Objectives: Establishing the etiology and the correlation between etiological factors and neuroimagistic aspects.

Material and Methods: A total of 77 infants and small children were diagnosed with infantile spasms on the basis of the three clinical and electrical criteria.

Results: From a total of 77 cases, 10 (12%) had idiopathic IS, the remaining 67 cases (88%) beeing symptomatic. Among the cases with symptomatic IS, a great majority was associated with tuberous sclerosis (15 cases-22%), followed by the IS secondary to perinatal hypoxic-ischemic encephalopathy (14 cases-20%); 9 cases (13%) had anomalies of neuronal migration, of which 6 cases with lisencephaly and 3 cases with Aicardi syndrome.
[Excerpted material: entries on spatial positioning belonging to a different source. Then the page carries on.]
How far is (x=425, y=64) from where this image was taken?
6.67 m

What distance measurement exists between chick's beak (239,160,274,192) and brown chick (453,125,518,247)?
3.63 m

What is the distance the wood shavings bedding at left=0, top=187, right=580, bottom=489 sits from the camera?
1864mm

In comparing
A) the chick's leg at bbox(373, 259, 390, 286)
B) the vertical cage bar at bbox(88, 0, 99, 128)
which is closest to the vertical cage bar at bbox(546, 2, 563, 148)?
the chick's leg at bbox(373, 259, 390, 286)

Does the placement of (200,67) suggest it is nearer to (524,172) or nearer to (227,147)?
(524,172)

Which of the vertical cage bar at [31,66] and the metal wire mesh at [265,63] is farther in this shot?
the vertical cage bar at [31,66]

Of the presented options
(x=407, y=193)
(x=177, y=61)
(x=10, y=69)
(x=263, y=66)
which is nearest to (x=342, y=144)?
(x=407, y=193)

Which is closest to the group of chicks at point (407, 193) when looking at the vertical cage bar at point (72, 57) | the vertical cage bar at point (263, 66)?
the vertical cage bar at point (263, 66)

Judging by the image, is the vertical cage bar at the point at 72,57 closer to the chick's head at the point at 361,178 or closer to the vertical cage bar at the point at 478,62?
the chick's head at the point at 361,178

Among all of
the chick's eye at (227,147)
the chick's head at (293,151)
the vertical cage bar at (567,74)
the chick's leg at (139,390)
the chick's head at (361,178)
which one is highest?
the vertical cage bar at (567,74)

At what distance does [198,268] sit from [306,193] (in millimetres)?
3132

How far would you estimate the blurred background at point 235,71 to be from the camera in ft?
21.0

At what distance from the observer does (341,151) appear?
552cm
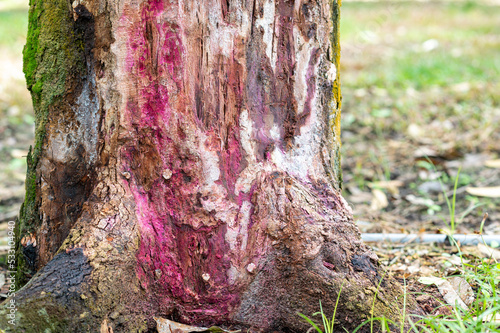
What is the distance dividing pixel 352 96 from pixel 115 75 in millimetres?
3330

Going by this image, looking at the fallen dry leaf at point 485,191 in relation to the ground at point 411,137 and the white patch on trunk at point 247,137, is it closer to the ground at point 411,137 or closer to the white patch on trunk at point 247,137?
the ground at point 411,137

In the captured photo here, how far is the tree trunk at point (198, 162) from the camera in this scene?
1.23 meters

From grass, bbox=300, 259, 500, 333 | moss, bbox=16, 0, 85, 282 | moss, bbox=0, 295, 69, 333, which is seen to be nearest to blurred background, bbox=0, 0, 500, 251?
grass, bbox=300, 259, 500, 333

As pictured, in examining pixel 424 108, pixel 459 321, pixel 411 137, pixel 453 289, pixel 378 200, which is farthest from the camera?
pixel 424 108

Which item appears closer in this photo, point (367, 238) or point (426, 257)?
point (426, 257)

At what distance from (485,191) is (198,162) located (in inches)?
77.2

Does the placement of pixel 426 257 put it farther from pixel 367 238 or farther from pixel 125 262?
pixel 125 262

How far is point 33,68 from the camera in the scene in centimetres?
139

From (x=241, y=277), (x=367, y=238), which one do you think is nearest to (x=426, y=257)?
(x=367, y=238)

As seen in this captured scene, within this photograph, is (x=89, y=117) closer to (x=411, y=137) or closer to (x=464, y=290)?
(x=464, y=290)

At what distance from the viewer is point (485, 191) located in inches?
100

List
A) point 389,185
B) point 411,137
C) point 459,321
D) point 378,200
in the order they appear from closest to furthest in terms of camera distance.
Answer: point 459,321
point 378,200
point 389,185
point 411,137

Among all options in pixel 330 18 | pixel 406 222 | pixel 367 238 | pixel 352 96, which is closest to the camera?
pixel 330 18

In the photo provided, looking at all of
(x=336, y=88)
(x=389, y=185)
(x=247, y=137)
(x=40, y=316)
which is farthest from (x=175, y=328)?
(x=389, y=185)
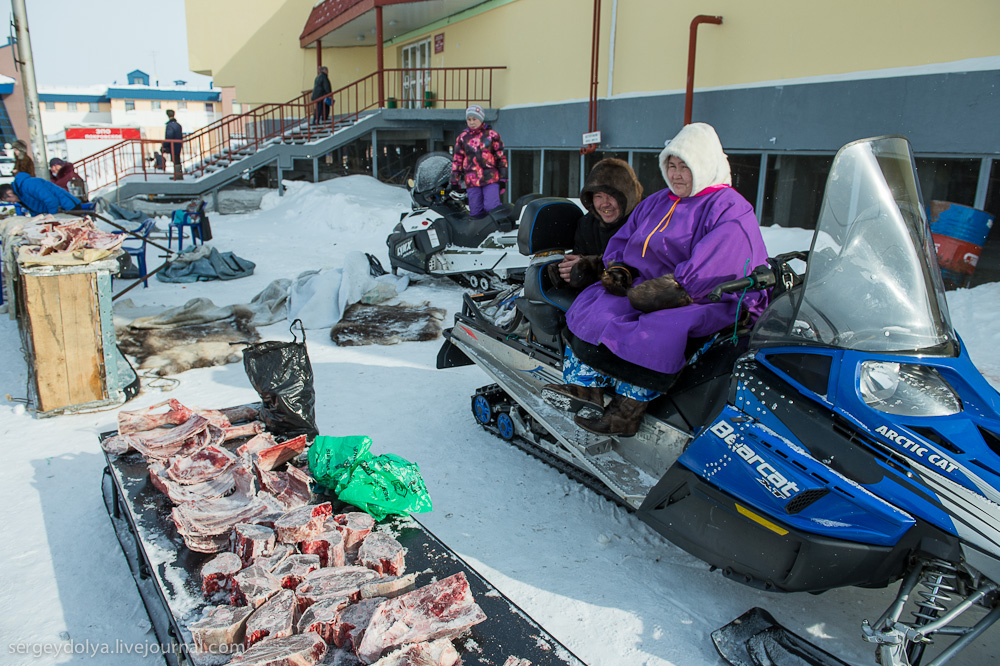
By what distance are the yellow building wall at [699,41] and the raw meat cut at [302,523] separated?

Other congenital CNS malformations were found in 3 cases. IS secondary to an acute CNS infection (bacterial meningoencephalitis) were found in 3 cases (4%). Two patients had chromosomal anomalies (Down syndrome and 4p15.1 deletion) and other two had phenotipic features suggestive of chromosomal anomalies. In 25 cases (37%) no etiological factor could be established. The analysis of the CT/RMN images revealed: periventricular calcifications (15 cases), as well as other lesions suggesting tuberous sclerosis; anomalies of neuronal migration were found in 9 patients; patients with sequellae after PHIE had various lesions: porencephalic cyst, cortico-subcortical atrophies with or without cerebral calcifications, multicystic encephalomalacy; This type of lesion was also found in patients with CNS infections and as a sequellae after a fronto-temporal hematoma. The most often encountered neuroimagistic aspect was diffuse cortico-subcortical atrophy.

Conclusion: There is a great variety of etiological factors which are responsible for IS. The most frequent etiological factors found in the studied patients were cerebral malformations (including especially tuberous sclerosis) and perinatal hypoxic-ischemic encephalopathy.